I have been consistently amazed by the results of this paper, but it is clear that some people pay no attention to my suggestions whatsoever or consistently do the exact opposite. That’s human nature, I suppose. Please, please read and understand the section on track layout and checkerboarding of audio edits. It will take 30 minutes out of your workday. When you consider that you may be saving an hour or more out of every mix by following my suggestions, it seems like a pretty good deal.
Read·Me·If·Nothing·Else, a quick overview
I consider 8 tracks to be a minimum reasonable number for delivery to a mix, and I suggest the following layout as a starting point for you. Alter it as needed.
1. Sync sound/Voice over
2. Sync sound/Voice over
3. Sync sound/B roll
4. Sync sound/B roll
5. B roll/Music
6. B roll/Music
7. Music
8. Music
Fig. 1, 8 track layout
Track layout must be altered to suit each particular job or scene, but please try to stick to some kind of layout scheme!

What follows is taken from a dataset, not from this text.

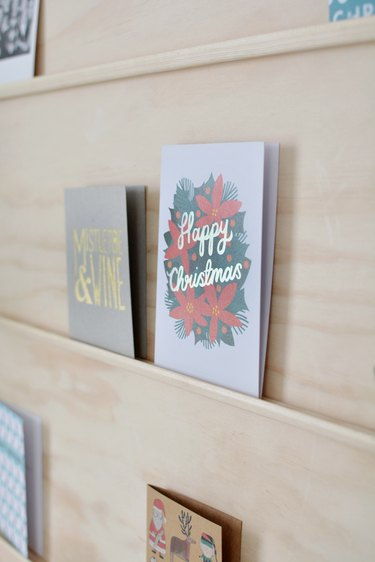 close-up on holiday cards sitting on shelves made from thin strips of moulding glued to a plywood sheet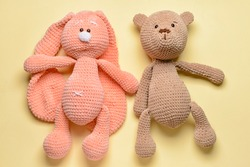 Cuddly toys on color background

A random interspersing of edits among tracks is difficult to follow and work with. Please notice that stereo elements should be on “odd-even” pairs such as 5/6 or 7/8. A pair such as 6/7 is possible, but such “even-odd” pairs should be avoided. Most audio equipment is set up for “odd-even” pairing.

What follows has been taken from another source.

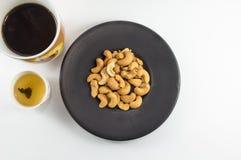 Acajounuss mit Tee und Kaffee Lizenzfreies Stockfoto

Make intelligent checkerboarding choices. What is checkerboarding? It is thoughtful separation of dissimilar audio material onto different tracks. During the final mix, these different tracks can be processed differently to achieve a smooth and cohesive result. Brainless checkerboarding of every edit can be as bad as checkerboarding none of them. If handles are available at checkerboard points, please include them. For information about handles and why and when to checkerboard, read on further. A common situation which complicates the mix needlessly is when edits have been checkerboarded without paying attention to whether sound is foreground or background. This can lead to tracks which contain, for instance, tightly interspersed interview and B-roll/effects. These often must be separated into a workable arrangement during the mix.
When digitizing into the nonlinear editor, remember that your audio will usually become part of the final audio. It is important that “clipping” (red lights) during digitizing not be allowed. Clipping causes an ugly distortion which can never be removed. Also, please do not combine original source audio tracks. Keep them separate, or if they are both identical, you may choose to digitize only one of them. Take particular care, when digitizing through a mixing board, that the editing system’s audio outputs do not feed its own audio inputs. This may or may not cause a very audible feedback howl, but it will certainly cause a particular audio “coloration” which is immediately identifiable to the practiced ear, and can never be fixed except by re-digitizing. By all means use a standard edit room and mixer setup for consistency and keep notes about how material was digitized. By keeping notes, you can repeat those settings if you return to that source tape for more material later on, and the new material will then edit into the old seamlessly. This is a VERY common situation, and a problem easily avoided.
A Few Basics Mixed Thoughts
This is probably obvious, and I don’t mean to talk down to anyone, but a really good job of audio preparation demands a basic understanding of what happens during a final mix. Audio editors must be able to think like a mixer and anticipate the problems. For programs whose audio is largely a collection of on-location recordings (“natural sound”) my mixing job can be defined by four steps. In order of importance, they are:
1. Balancing of foreground sound against background sound and music.
2. Processing for highest spoken word clarity.
3. Processing to reduce unwanted ambient noises.
4. Smoothing out of distracting ambient noise changes from edit to edit.
Fig. 2, mix priorities
In reality, step one (balancing of foreground sound against background sound and music) cannot be accomplished properly until the other three steps have been completed, but it is still the most important step. During this process, I must also separate English dialog and music from all other elements, in order to satisfy standard international delivery requirements.
Track Attack
A final audio mixdown often has two, three, four (or more) different sound elements playing simultaneously, like an on-camera interview with additional background ambiance and music underneath. Commonly many more than three or four tracks are used to organize these elements prior to a final mix, for several reasons. First, we humans like information which is logically organized. For instance, during the mix I want to trust that edits placed on “music tracks” will probably be music. It is a really convenient thing. See the “Track Grouping” section for more info.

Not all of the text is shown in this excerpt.